Since \(r\) is positive, it means that there is a direct relationship between average marks and the number of classes conducted, i.e. as number of classes conducted increases, the average marks will go on increasing too.

Since \(r\) is close to 1, it means that there is a strong correlation between the variables.

Since \(r\) is close to 1, it means that there is a strong correlation between the variables.

Example 2

Following are the prices of six supercars of the same model, used for different number of years.

Number of years used \((x_i)\) | Price (in million rupees) \((y_i)\) |
---|---|

\(1\) | \(60\) |

\(2\) | \(38\) |

\(3\) | \(30\) |

\(4\) | \(26\) |

\(5\) | \(24\) |

\(6\) | \(23\) |

In order to determine the co-efficient of correlation, we need to calculate the sum of squares.
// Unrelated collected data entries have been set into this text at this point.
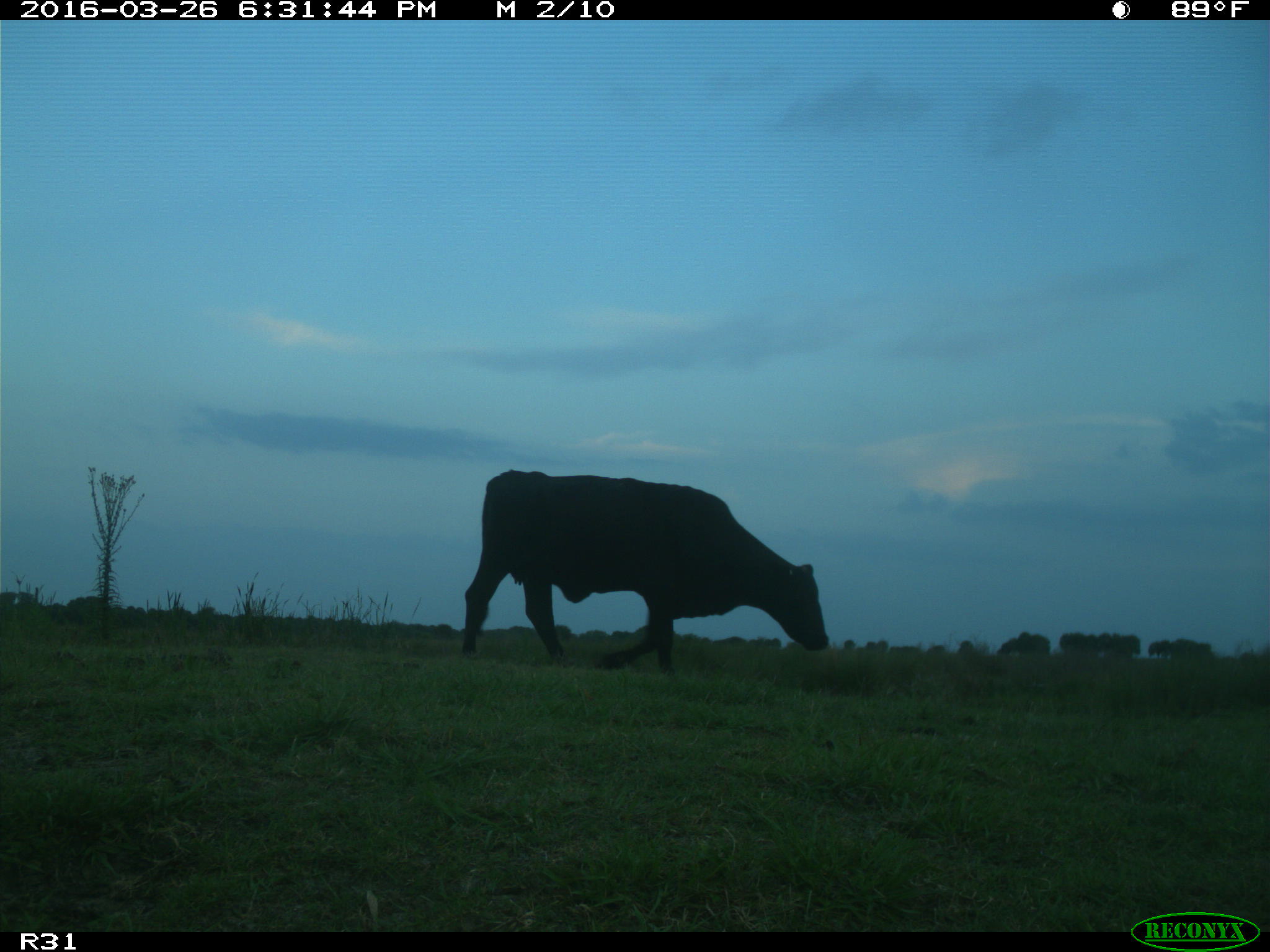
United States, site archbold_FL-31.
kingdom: Animalia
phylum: Chordata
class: Mammalia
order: Artiodactyla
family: Bovidae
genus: Bos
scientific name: Bos taurus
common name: domestic cow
Bos taurus (domestic cow).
\(x\) | \(y\) | \(x^2\) | \(y^2\) | \(xy\) |
---|---|---|---|---|

\(1\) | \(60\) | \(1\) | \(3600\) | \(60\) |

\(2\) | \(38\) | \(4\) | \(1444\) | \(76\) |

\(3\) | \(30\) | \(9\) | \(900\) | \(90\) |

\(4\) | \(26\) | \(16\) | \(676\) | \(104\) |

\(5\) | \(24\) | \(25\) | \(576\) | \(120\) |

\(6\) | \(23\) | \(36\) | \(529\) | \(138\) |

\[\sum{x=21}\] | \[\sum{y=189}\] | \[\sum{x^2=91}\] | \[\sum{y^2=6429}\] | \[\sum{xy=576}\] |

\[s_{xx}=\sum{x^2}-n{\overline{x}}^2\]
\[\ \ \ \ =91-\left(6\times {3.5}^2\right)\]
\[\ \ \ \ =17.5\]

\[s_{yy}=\sum{y^2}-n{\overline{y}}^2\]
\[\ \ \ \ =7725-\left(6\times {33.5}^2\right)\]
\[\ \ \ \ =991.5\]

\[s_{xy}=\sum{xy}-n\overline{x}\overline{y}\]
\[\ \ \ \ =588-\left(6\times 3.5\times 33.5\right)\]
\[\ \ \ \ =-115.5\]

\[r=\frac{s_{xy}}{\sqrt{s_{xx}s_{yy}}}\]
\[\ \ =\frac{-115.5}{\sqrt{17.5\times 991.5}}\]
\[\ \ =0.877\]

Since \(r\) is negative, it means that the price of the car and the number of years it is used move in opposite directions, i.e. there is a negative or inverse relationship.